There may be method in the Emir’s evident madness, but if there some kind of conspiracy here it is as lost on me as it no doubt is on Israel — and, considering that it has resulted in a medieval-style siege of his country, to almost everyone else too.
The upshot is that, through extraordinary geopolitical alignments, Israel now finds itself in a position that, in its way, is no less paradoxical that Qatar’s. The Jewish state is supporting radical Islamist groups in Syria and hooking up with a Wahhabi kingdom whose mosques and education system have, for decades, spewed anti-Semitic venom of the kind the world has not been subjected to since the Nazis. For the Israeli government, it appears this is something which can quietly be overlooked; and, most egregiously, especially if the Wahhabi religious establishment is redirecting its unbridled bile at Iran instead. Lest we forget, the Shia, because they have been so dehumanised by the Wahhabi-funded media and clerics inside Saudi Arabia and Qatar and throughout the world, are now at risk of being slaughtered wherever extremist Sunnis happen upon them. Unlike, as it happens, in Iran, the distinction between Jew and Israeli has never been respected in the Saudi media, schools and mosques. Likewise, the Shia and Iran are collectively damned today as infidels and traitors, not least by the new crown prince, the king’s son Mohammed bin Salman Al Saud, who as defense minister led the brutal campaign against Yemen’s (Shia) Houthi rebels.

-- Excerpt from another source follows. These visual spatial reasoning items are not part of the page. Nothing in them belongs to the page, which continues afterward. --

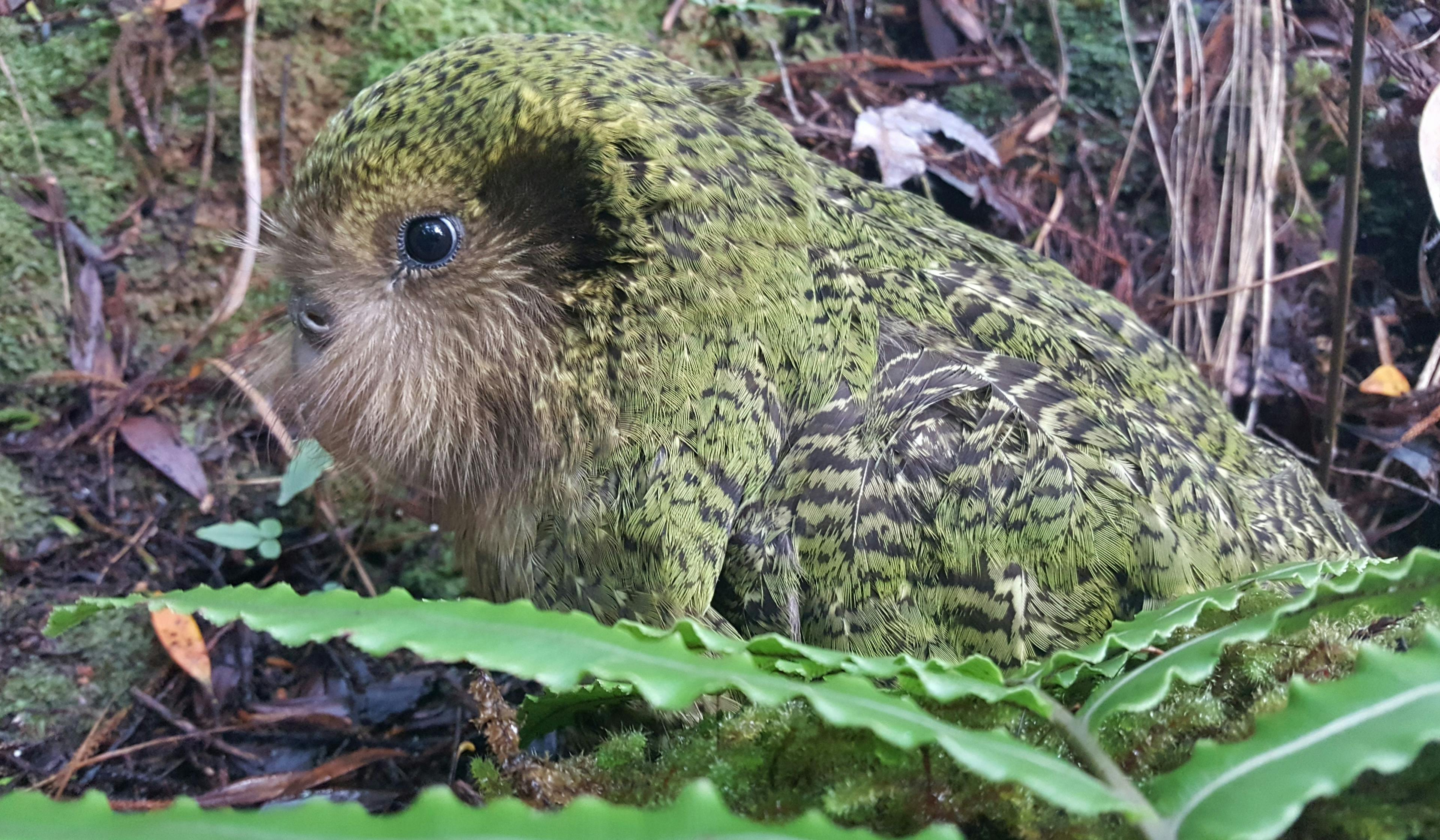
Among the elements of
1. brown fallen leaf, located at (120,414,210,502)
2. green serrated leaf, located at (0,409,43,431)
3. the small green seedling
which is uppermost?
green serrated leaf, located at (0,409,43,431)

Realpolitik, needless to say, will take precedent, and in this case it probably should. War, after all, does make for strange bedfellows. However, before we get on with celebrating the new Wahhabi-Zionist embrace, and in particular what it could mean for peace with the Palestinians, and for Arab-Israeli ties, we should ponder a basic human principle inadvertently highlighted by that Saudi columnist writing for Al Riyadh. Morally, you can never ‘justifiably demonise’ any group of people based on their race, religion or nationality, or condone others who do — however politically expedient it may be; even (indeed especially) in the name of defending your own.